EDITORIAL: Muddying up Pritzker to derail an honest vote on a better income tax

SHARE EDITORIAL: Muddying up Pritzker to derail an honest vote on a better income tax

Gov. J.B. Pritzker unveils his graduated income tax plan during a press conference in his office at the Illinois State Capitol last month. File Photo. (Justin L. Fowler/The State Journal-Register via AP)

We smell a set-up.

The most important job for the Illinois Legislature in the next five weeks is to take tough votes on essential legislation to move the state forward after years of stagnation — beginning with a vote in favor of a graduated income tax.

Yet opponents of the fairer tax, more interested in protecting the bank accounts of the wealthiest people in Illinois, are doing their best to derail an honest vote by dirtying up Gov. J.B. Pritzker with old mud.

Nobody should be fooled. And nobody should allow the mud to become an excuse for failing to do what’s best for Illinois.

As WBEZ reported on Wednesday, Pritzker, his wife and a brother-in-law are under federal investigation for a $330,000 property tax break the Pritzkers received on a Gold Coast mansion. As the Sun-Times first reported in 2017, the Pritzkers had toilets removed from the mansion. That made the place uninhabitable, reducing its value for tax purposes.

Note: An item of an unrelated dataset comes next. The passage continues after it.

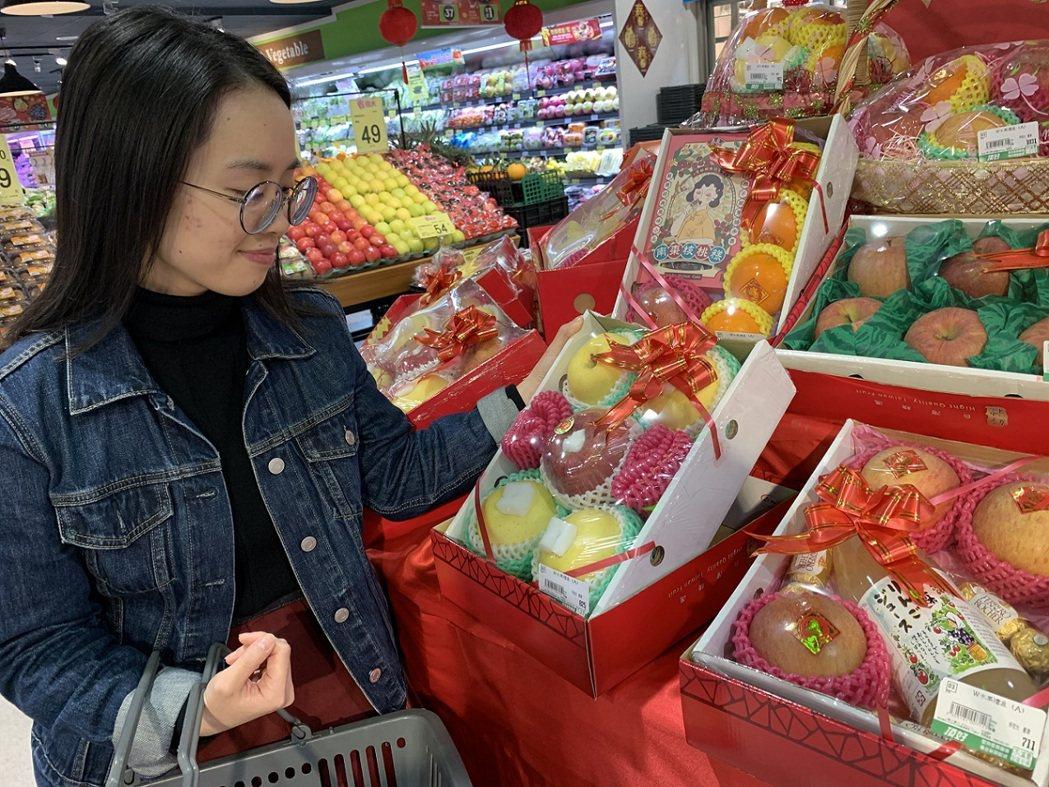 頂好超市推出客製化水果禮盒,讓消費者在全新的一年送上最貼心的祝福。業者/提供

If the feds are looking into the matter, so be it. That’s their job. If any laws were broken, Pritzker must answer for that.

But we find the timing of the revelation suspicious; the investigation began in October, according to WBEZ. We have to wonder if it can be sourced back to the powerful opponents, many of them working in the shadows, of a graduated income tax.

They can’t defeat the plan on its merits, so they’re trying to jump it on the low road.

For four years under Gov. Bruce Rauner, who thought compromise was a dirty word, Illinois sank further and further into debt. And now, given an unfunded pension liability that tops $134 billion, Illinois must generate new tax revenue.

The only question is who should pay more. The working poor and the barely middle class? Or, as a matter of fairness, the wealthier residents of Illinois and the biggest corporations?

Pritzker’s proposed graduated income tax, which would raise an additional $3.4 billion a year, would lower taxes slightly for the majority of the state’s residents and increase taxes on everybody who earns above $250,000 a year. People pulling in $1 million or more a year would pay taxes at the highest rate, 7.95% on every dollar above $1 million.

This is fair and necessary. For too long, Illinois has levied a tax on a dollar that a single mom might spend on baby food at the same rate as a dollar that a billionaire might spend on a third home.

Thirty-four states already have a graduated income tax, recognizing that those who benefit most from the freedoms and opportunities of America should give the most back. Even four of the five states bordering Illinois — our state’s most direct competitors for jobs — have a graduated income tax.

By any definition of fair play, a graduated income tax is superior to a flat tax, especially given a growing wealth gap in our nation.

But what, then, do you do if you’re on the wrong side of fairness?

You do like “Ideas Illinois,” a dark money group formed to oppose Pritzker’s tax proposal. You confuse the issue. You coarsen the debate.

Just hours after WBEZ reported the news of the federal investigation, Ideas Illinois put out an intellectually dishonest statement that says nobody should back the governor’s graduated income tax plan because he himself may have been “gaming the system to pay less.”

Any legislator who uses such a feeble argument as cover to vote against Pritzker’s tax plan should be voted out of office. He or she is fooling nobody.